----- LISTED ENTRIES -----

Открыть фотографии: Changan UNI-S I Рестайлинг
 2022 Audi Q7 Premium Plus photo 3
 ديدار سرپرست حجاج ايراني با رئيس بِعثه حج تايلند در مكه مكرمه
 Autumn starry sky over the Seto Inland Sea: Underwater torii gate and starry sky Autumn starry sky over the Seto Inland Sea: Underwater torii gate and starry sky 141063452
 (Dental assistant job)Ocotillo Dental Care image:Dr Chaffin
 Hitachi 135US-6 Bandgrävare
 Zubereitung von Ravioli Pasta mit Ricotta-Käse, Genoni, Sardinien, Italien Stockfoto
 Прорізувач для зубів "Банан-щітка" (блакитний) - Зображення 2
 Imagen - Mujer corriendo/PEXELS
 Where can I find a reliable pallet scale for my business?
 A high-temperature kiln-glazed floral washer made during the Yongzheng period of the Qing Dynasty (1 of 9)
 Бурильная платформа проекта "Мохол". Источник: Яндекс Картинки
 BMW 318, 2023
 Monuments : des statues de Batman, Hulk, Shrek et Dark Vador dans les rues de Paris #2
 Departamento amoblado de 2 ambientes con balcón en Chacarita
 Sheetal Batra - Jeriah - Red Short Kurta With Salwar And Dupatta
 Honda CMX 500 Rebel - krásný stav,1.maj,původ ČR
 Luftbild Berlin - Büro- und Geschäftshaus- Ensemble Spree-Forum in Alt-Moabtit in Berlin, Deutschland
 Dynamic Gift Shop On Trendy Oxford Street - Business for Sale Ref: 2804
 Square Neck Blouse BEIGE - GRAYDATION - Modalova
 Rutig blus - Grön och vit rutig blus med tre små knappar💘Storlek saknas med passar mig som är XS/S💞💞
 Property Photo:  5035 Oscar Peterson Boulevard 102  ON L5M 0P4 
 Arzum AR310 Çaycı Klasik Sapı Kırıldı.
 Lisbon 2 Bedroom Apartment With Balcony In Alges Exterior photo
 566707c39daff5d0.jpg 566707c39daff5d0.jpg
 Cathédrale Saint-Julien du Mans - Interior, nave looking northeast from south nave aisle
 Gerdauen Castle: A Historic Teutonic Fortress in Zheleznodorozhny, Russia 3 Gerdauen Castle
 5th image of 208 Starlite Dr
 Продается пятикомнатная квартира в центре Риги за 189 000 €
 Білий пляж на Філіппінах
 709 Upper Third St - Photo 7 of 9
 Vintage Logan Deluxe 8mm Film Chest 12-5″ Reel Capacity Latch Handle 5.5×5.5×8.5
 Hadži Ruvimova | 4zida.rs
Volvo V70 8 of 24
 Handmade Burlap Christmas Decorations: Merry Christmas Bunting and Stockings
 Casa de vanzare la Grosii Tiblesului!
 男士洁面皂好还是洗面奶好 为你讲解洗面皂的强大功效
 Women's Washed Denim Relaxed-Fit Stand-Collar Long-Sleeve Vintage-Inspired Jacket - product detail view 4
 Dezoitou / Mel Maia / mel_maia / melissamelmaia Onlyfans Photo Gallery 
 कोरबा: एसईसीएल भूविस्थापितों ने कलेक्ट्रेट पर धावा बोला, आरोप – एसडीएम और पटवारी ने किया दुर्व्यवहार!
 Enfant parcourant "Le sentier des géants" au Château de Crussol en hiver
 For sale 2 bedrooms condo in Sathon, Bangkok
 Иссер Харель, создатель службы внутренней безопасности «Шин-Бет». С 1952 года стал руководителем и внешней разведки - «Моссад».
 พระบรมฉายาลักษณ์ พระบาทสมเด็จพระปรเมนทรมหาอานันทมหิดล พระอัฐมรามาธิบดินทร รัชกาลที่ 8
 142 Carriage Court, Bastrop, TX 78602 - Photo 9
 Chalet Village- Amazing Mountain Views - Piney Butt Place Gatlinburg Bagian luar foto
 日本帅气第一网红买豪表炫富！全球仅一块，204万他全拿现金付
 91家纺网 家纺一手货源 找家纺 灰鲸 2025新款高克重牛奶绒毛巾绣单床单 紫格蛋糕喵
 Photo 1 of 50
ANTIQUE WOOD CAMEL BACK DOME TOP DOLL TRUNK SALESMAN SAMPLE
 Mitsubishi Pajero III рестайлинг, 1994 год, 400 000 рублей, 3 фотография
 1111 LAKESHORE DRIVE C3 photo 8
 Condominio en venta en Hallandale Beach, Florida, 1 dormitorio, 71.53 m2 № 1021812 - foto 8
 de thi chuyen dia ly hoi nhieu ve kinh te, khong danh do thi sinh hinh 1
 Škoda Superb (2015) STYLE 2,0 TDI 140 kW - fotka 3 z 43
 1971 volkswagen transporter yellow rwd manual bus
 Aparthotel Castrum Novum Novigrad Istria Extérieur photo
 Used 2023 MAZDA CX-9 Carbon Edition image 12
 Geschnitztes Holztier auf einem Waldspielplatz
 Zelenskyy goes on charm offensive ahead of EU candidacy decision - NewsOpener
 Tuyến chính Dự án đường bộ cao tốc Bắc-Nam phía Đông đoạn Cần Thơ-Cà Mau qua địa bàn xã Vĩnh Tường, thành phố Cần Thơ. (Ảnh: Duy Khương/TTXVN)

-----

=== TASK INSTRUCTIONS ===
Leave out every line above except those from the line with "Luftbild Berlin - Büro- und" up to and including the line with "5035 Oscar Peterson", and copy those exactly.

=== TASK OUTPUT ===
 Luftbild Berlin - Büro- und Geschäftshaus- Ensemble Spree-Forum in Alt-Moabtit in Berlin, Deutschland
 Dynamic Gift Shop On Trendy Oxford Street - Business for Sale Ref: 2804
 Square Neck Blouse BEIGE - GRAYDATION - Modalova
 Rutig blus - Grön och vit rutig blus med tre små knappar💘Storlek saknas med passar mig som är XS/S💞💞
 Property Photo:  5035 Oscar Peterson Boulevard 102  ON L5M 0P4 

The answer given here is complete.